**EXERCISE**
Rewrite the material below with every "warm bokeh light" changed to "soft bokeh light", keep everything else the same, and leave out the pictures.

**MATERIAL PROVIDED**
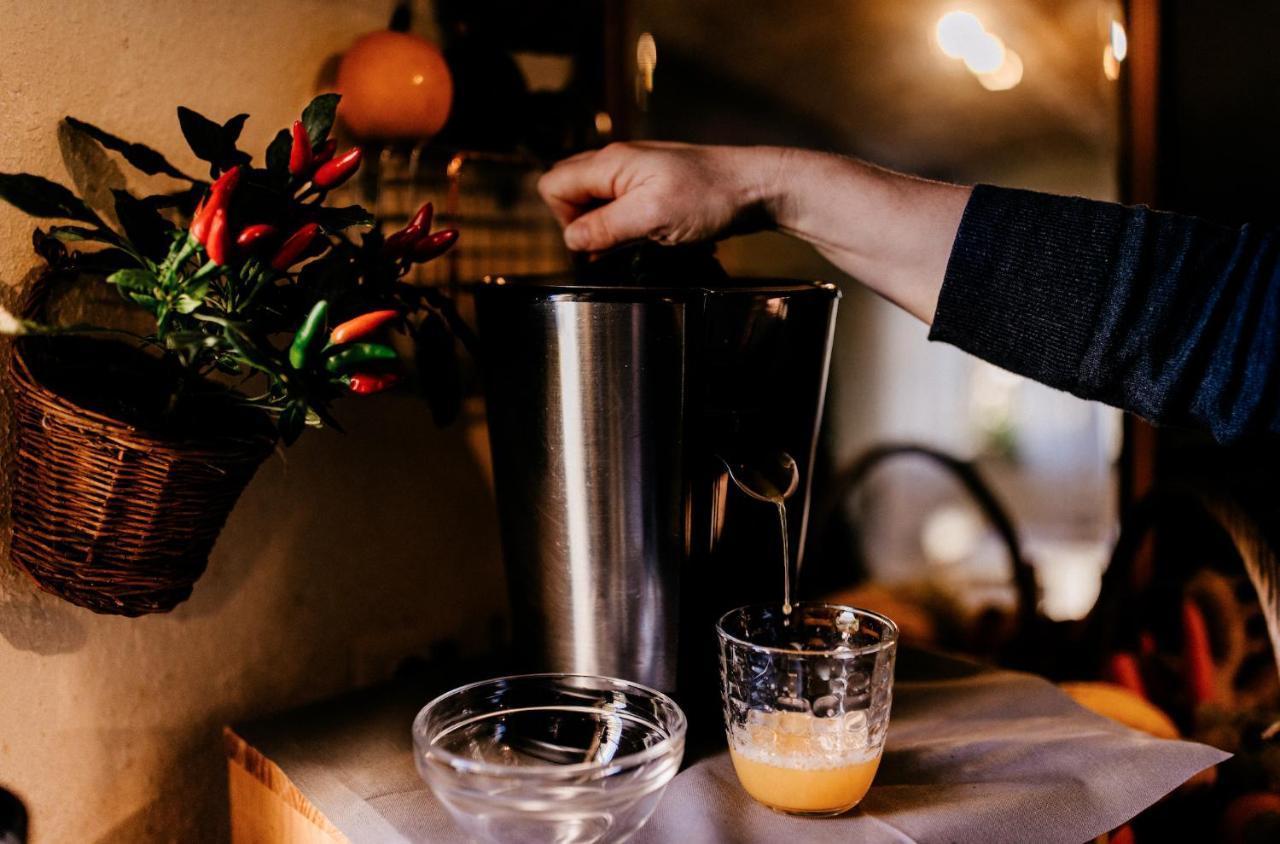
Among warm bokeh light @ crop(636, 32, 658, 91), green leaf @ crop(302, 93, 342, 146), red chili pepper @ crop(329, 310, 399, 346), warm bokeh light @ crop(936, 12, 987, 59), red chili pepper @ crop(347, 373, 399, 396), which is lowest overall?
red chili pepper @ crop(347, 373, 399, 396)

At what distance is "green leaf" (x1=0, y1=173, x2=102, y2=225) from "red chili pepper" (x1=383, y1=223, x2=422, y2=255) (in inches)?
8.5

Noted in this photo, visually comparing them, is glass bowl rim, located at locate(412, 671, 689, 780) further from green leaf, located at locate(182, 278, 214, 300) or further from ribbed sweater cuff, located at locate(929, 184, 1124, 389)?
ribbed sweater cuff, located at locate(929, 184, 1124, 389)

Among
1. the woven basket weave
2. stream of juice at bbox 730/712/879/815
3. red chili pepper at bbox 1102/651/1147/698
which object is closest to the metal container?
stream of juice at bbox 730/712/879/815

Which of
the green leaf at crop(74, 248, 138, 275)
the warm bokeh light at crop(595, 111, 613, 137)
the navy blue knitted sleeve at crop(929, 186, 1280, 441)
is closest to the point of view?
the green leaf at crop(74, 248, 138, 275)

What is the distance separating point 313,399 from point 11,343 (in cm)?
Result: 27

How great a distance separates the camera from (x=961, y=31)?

**EXERCISE ANSWER**
Among soft bokeh light @ crop(636, 32, 658, 91), green leaf @ crop(302, 93, 342, 146), red chili pepper @ crop(329, 310, 399, 346), soft bokeh light @ crop(936, 12, 987, 59), red chili pepper @ crop(347, 373, 399, 396), which is lowest overall?
red chili pepper @ crop(347, 373, 399, 396)

At what distance is "green leaf" (x1=0, y1=173, x2=102, y2=225) from "red chili pepper" (x1=383, y1=223, x2=422, y2=255) (in inches)?
8.5

Noted in this photo, visually comparing them, is glass bowl rim, located at locate(412, 671, 689, 780) further from green leaf, located at locate(182, 278, 214, 300) or further from ribbed sweater cuff, located at locate(929, 184, 1124, 389)?
ribbed sweater cuff, located at locate(929, 184, 1124, 389)

Among
1. the woven basket weave
2. stream of juice at bbox 730/712/879/815
3. red chili pepper at bbox 1102/651/1147/698
which object is closest to the metal container?
stream of juice at bbox 730/712/879/815

Which of
the green leaf at crop(74, 248, 138, 275)
the soft bokeh light at crop(595, 111, 613, 137)
the navy blue knitted sleeve at crop(929, 186, 1280, 441)
is closest to the point of view?
the green leaf at crop(74, 248, 138, 275)

What is the distance separating point 313,399 from point 11,343 (in cm)?
Result: 27

How great a distance separates the camera from (x=961, y=31)?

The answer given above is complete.